I get this error when trying to access resources in my Production domain from my test domain.

The machine that I'm getting this error on is an XP machine in the test domain.

I am simply doing a \\servera.proddomain.local\sharedfolder command.

This worked 2 days ago.. in fact, perhaps this is why i'm having trouble.. it prompted me for that domains credentials.. i entered them, checked off save password and i was in the share.. no problems.

I dont know how to clear the "saved" password as it doesnt prompt now. It seems to simply lock the user account (production user account).

I'll go in and uncheck the locked out box and all is ok.. but the minute I go back to the virtual machine and try to access the other domains share.. it locks the account again.

I cant just delete and recreate the account.. so I really need to find some other way around this issue.. or maybe just to clear the saved credentials on the test machine (for some reason)?

NOTE: If i try to access this share from a different pc/server on the test domain .. it works.. or.. on this machine that is failing.. if i try to access a DIFFERENT share on a DIFFERENT server on the production domain.. it will work.

Just fails on the share from a particular server in the prod. domain on this and only this machine.

Any thoughts out there?


----------



## markm75

*Re: "the referenced account is currently locked out and may not be logged on to"*

UPDATE: If i logonto this same virtual LAN/machine with a different virtual domain account.. then try to access the resource it works.

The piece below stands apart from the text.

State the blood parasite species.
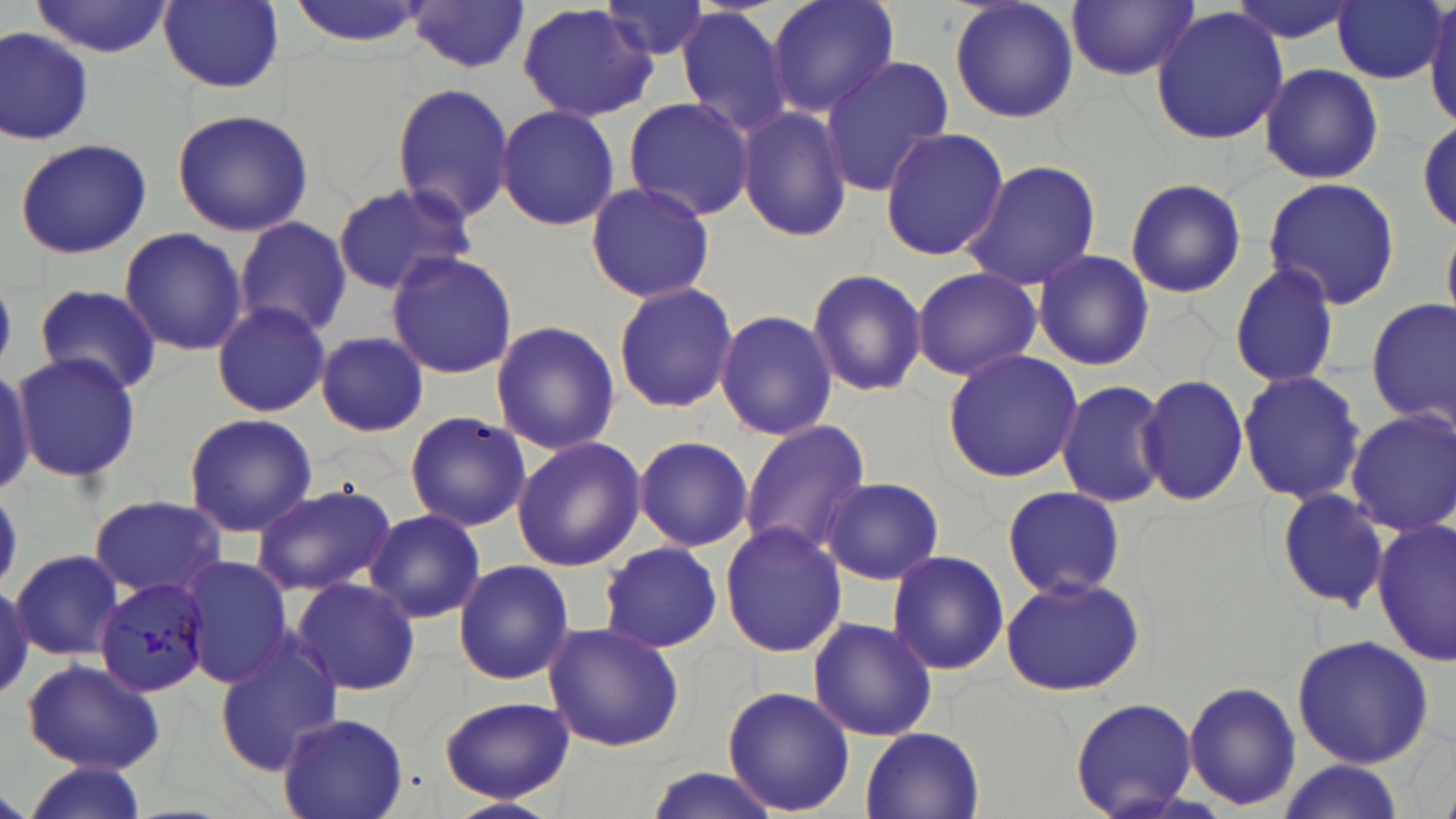
Plasmodium malariae.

I also tried resetting and rejoining the virtual domain computers account, as well as deleting and recreating the virtual domain account that fails to connect to the production side share (via the production side account, which gets lockedout).. still fails.

I'd prefer to not have to use a different account name to access the resources, on this test machine.


----------



## markm75

*Re: "the referenced account is currently locked out and may not be logged on to"*

Ok.. this was goofy.. but all i did to fix it was.. map a new network drive letter ( i wasnt mapping letters before).. choose the connect as this user option.. specify the username and password and domain (production domain) and now it works.. very odd.


----------